▶ [What needs to be done]:
Among the lines below, which ones contain the word "burst"? Copy every such line.

********

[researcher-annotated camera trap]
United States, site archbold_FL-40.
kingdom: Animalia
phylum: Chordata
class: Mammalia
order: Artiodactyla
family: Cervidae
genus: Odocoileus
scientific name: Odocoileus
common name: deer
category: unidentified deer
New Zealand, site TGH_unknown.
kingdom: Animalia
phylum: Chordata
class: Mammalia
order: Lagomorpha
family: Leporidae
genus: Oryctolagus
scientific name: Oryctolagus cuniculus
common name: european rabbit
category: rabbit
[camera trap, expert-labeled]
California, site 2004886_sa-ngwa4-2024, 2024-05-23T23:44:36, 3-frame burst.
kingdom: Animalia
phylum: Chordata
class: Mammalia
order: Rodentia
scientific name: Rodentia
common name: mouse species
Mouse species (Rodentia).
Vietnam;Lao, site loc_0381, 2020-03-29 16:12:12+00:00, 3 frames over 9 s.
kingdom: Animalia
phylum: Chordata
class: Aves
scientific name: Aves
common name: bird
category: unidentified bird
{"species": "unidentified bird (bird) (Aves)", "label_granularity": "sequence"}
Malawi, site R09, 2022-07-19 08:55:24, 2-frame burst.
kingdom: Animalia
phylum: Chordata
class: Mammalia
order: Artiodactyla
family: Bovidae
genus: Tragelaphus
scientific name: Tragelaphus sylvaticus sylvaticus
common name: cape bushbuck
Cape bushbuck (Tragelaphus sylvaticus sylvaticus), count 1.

********

▶ [Solution below]:
California, site 2004886_sa-ngwa4-2024, 2024-05-23T23:44:36, 3-frame burst.
Malawi, site R09, 2022-07-19 08:55:24, 2-frame burst.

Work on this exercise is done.